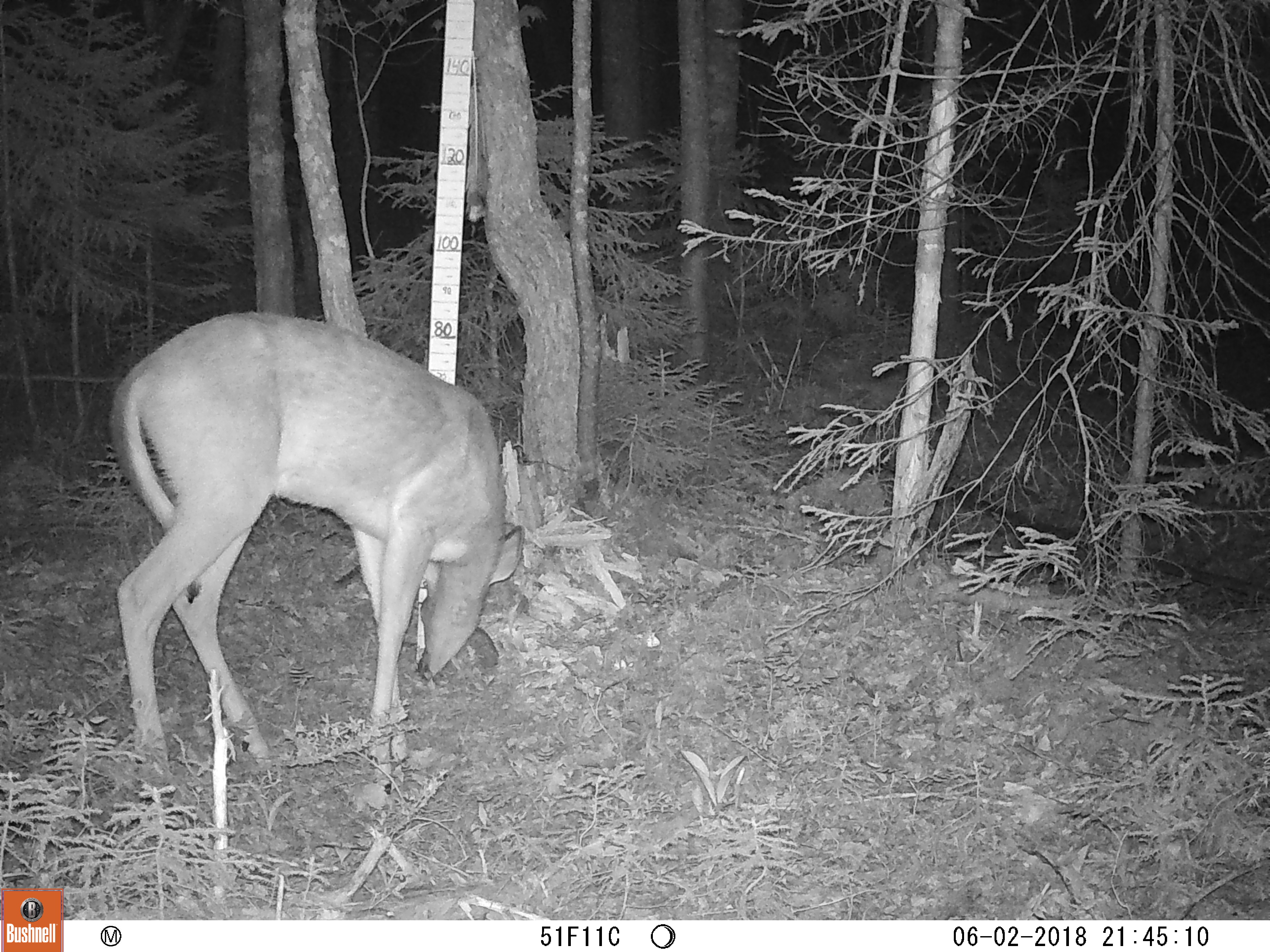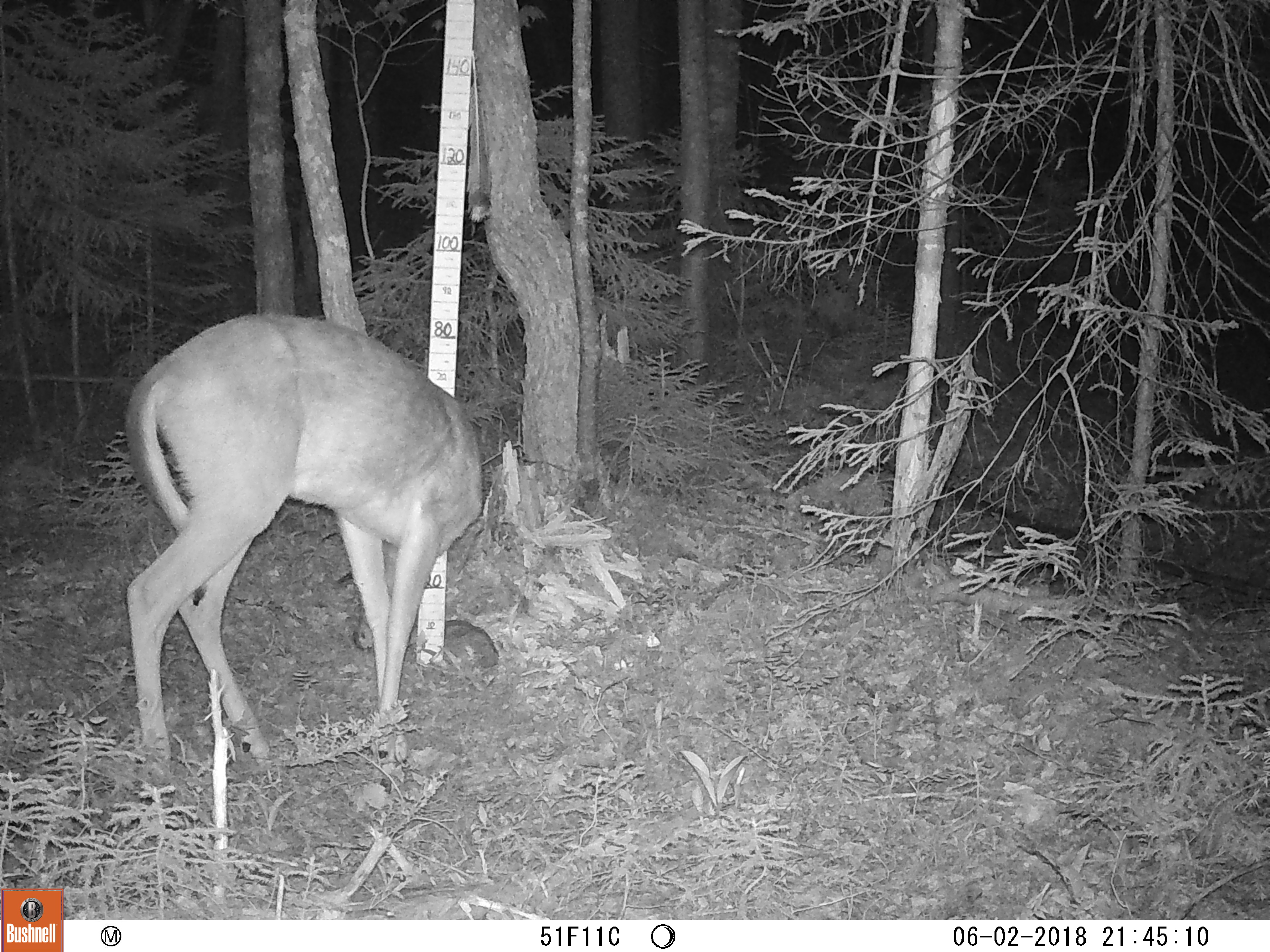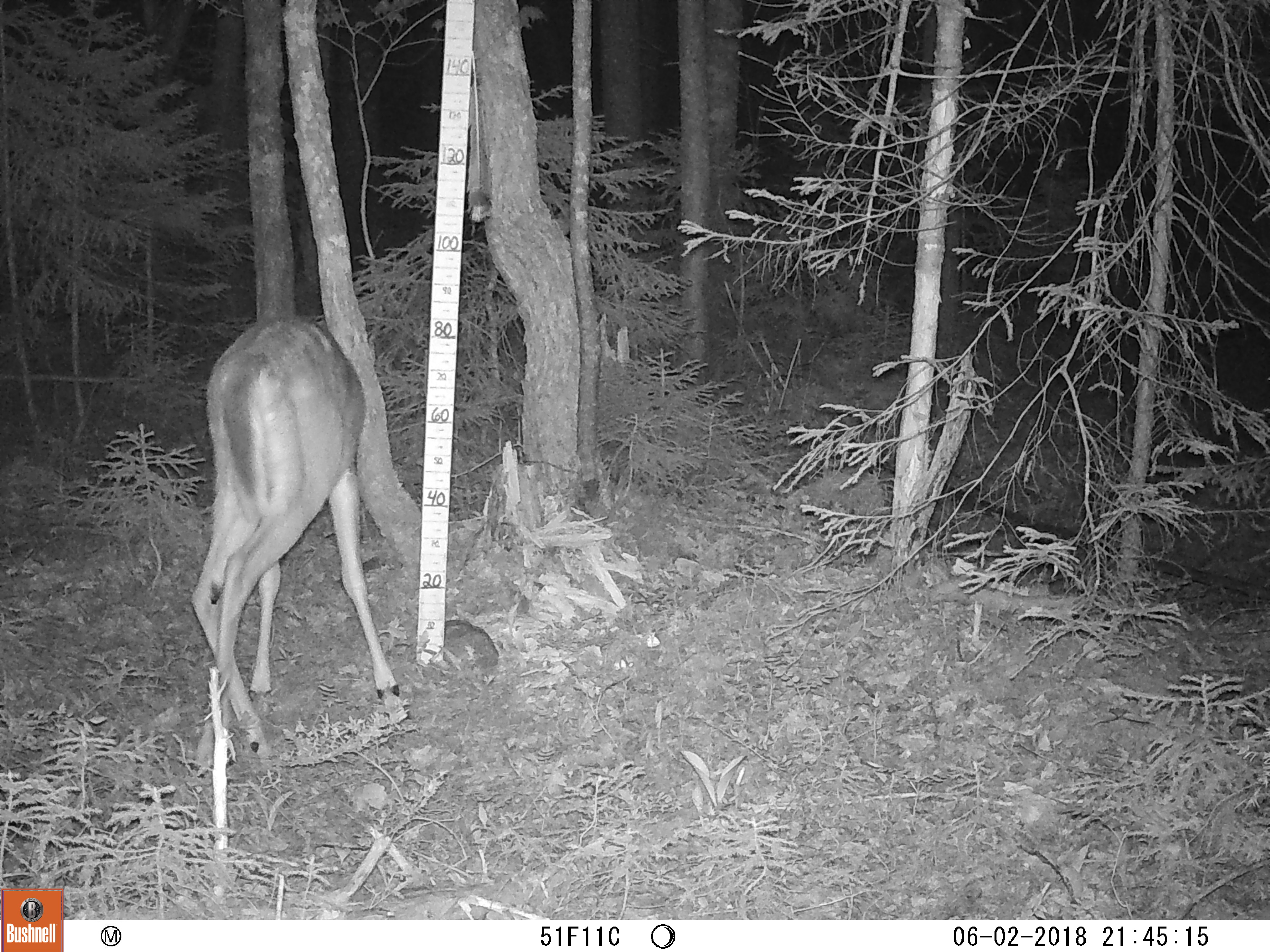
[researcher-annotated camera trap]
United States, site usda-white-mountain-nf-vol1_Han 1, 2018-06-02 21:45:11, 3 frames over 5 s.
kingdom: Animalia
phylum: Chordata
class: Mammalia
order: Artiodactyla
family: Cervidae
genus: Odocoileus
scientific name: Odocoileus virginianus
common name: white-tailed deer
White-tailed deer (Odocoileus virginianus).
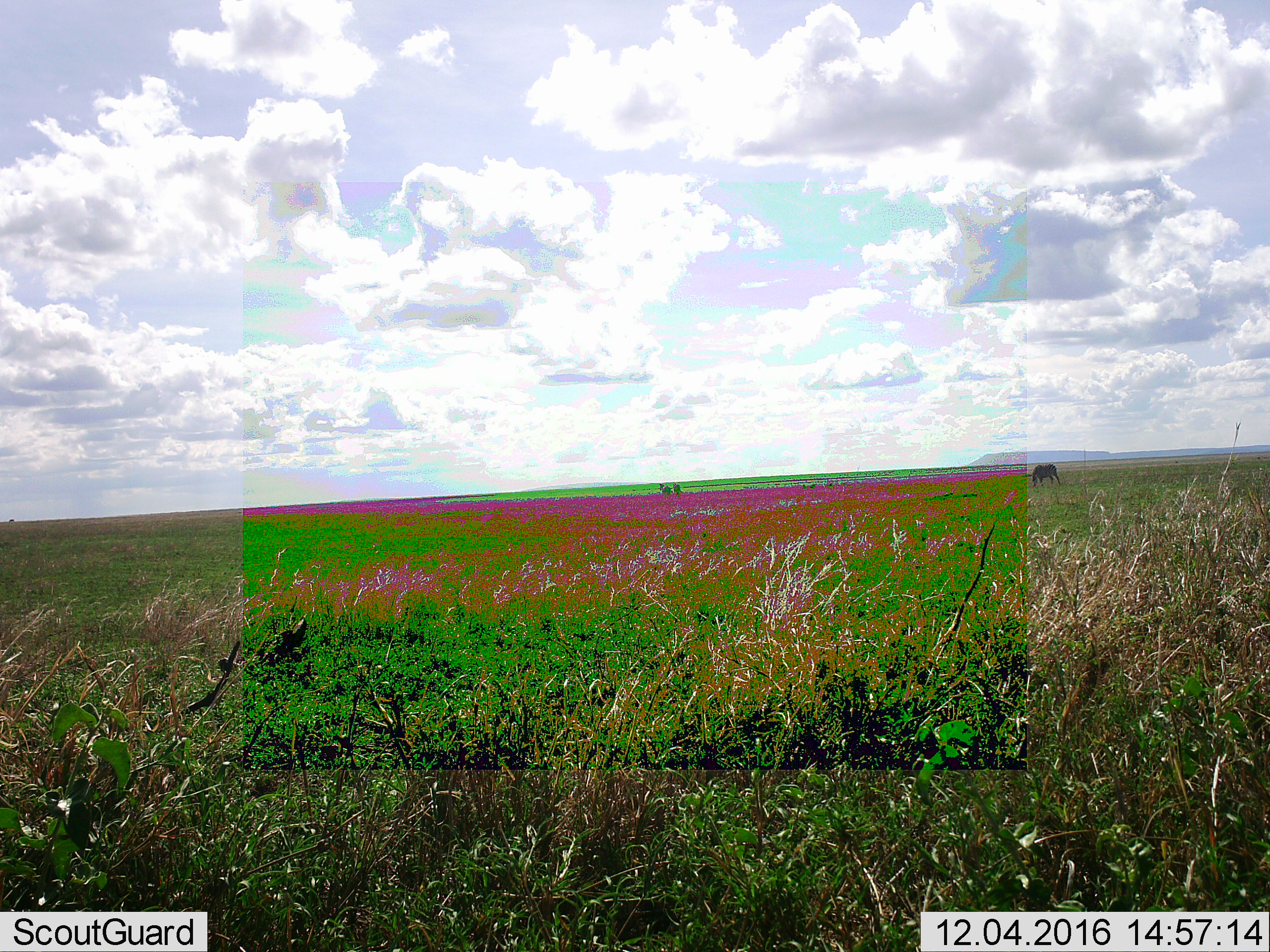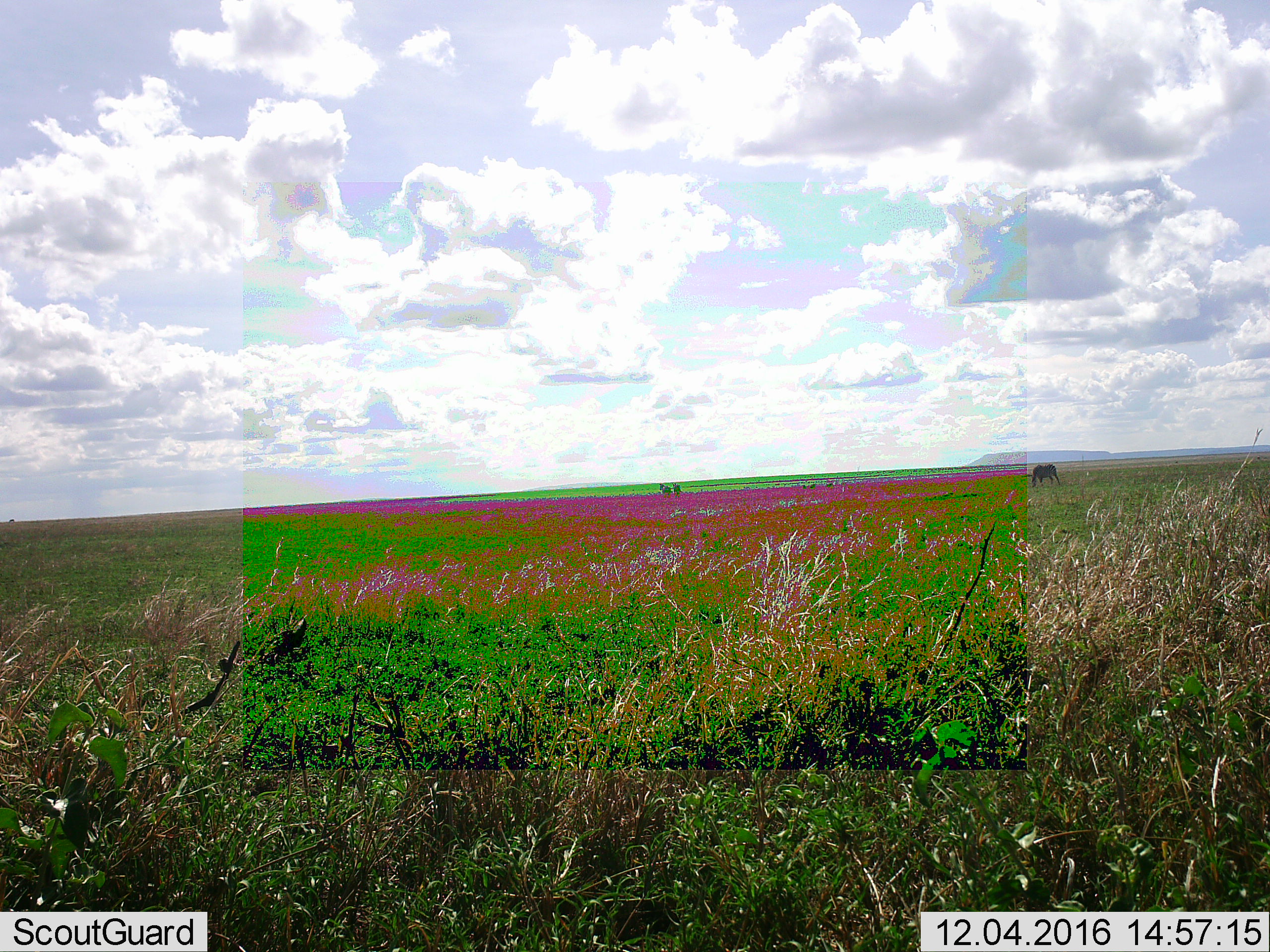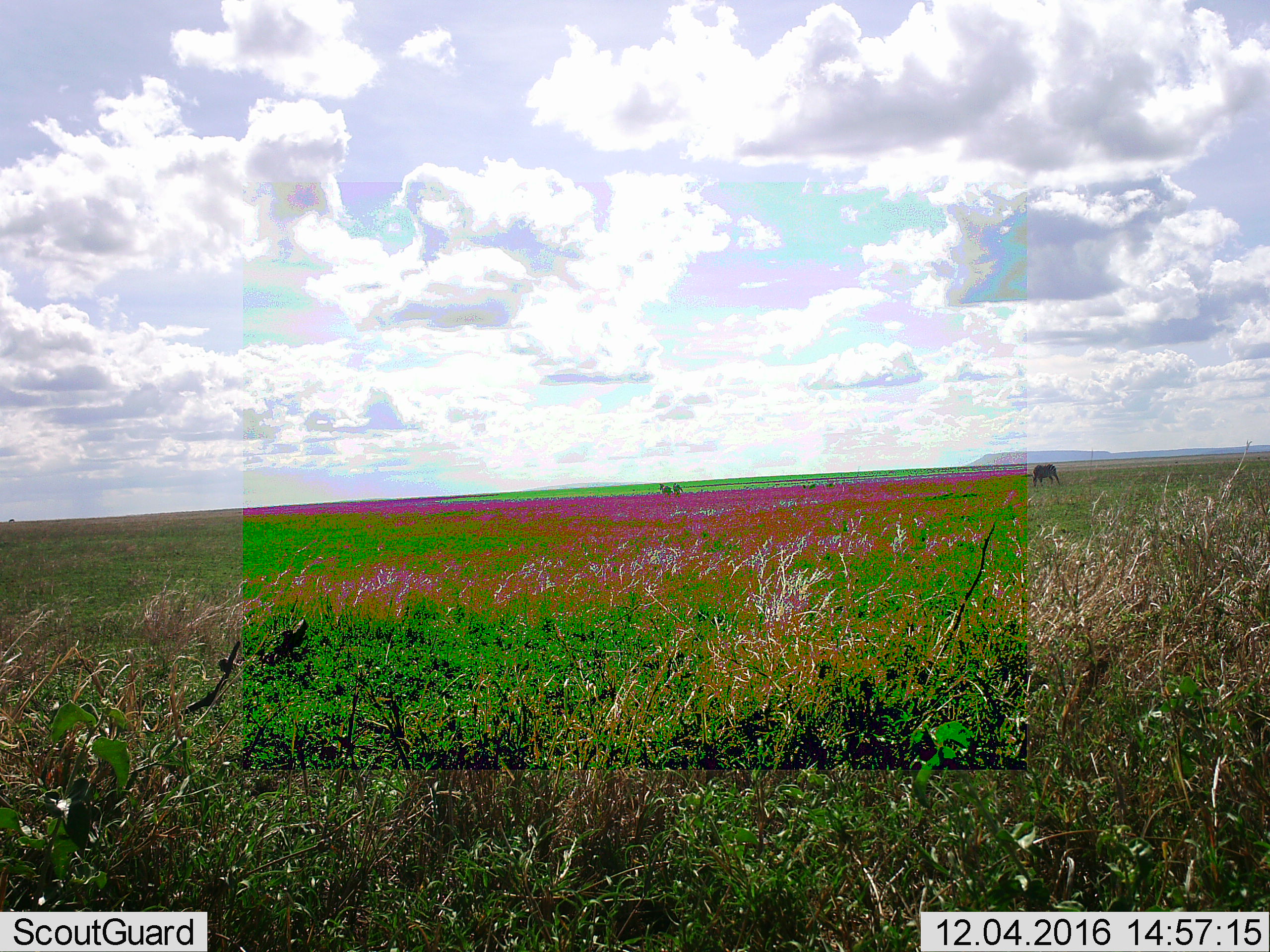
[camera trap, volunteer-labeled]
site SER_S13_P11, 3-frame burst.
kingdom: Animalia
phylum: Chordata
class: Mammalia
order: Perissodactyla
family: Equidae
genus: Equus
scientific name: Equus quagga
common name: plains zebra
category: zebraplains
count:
_ _ _ _ _ _ _
**What is required:**
Skip the pictures and give the entries above again word for word.

**Answer to the problem:**
[researcher-annotated camera trap]
United States, site usda-white-mountain-nf-vol1_Han 1, 2018-06-02 21:45:11, 3 frames over 5 s.
kingdom: Animalia
phylum: Chordata
class: Mammalia
order: Artiodactyla
family: Cervidae
genus: Odocoileus
scientific name: Odocoileus virginianus
common name: white-tailed deer
White-tailed deer (Odocoileus virginianus).
[camera trap, volunteer-labeled]
site SER_S13_P11, 3-frame burst.
kingdom: Animalia
phylum: Chordata
class: Mammalia
order: Perissodactyla
family: Equidae
genus: Equus
scientific name: Equus quagga
common name: plains zebra
category: zebraplains
count:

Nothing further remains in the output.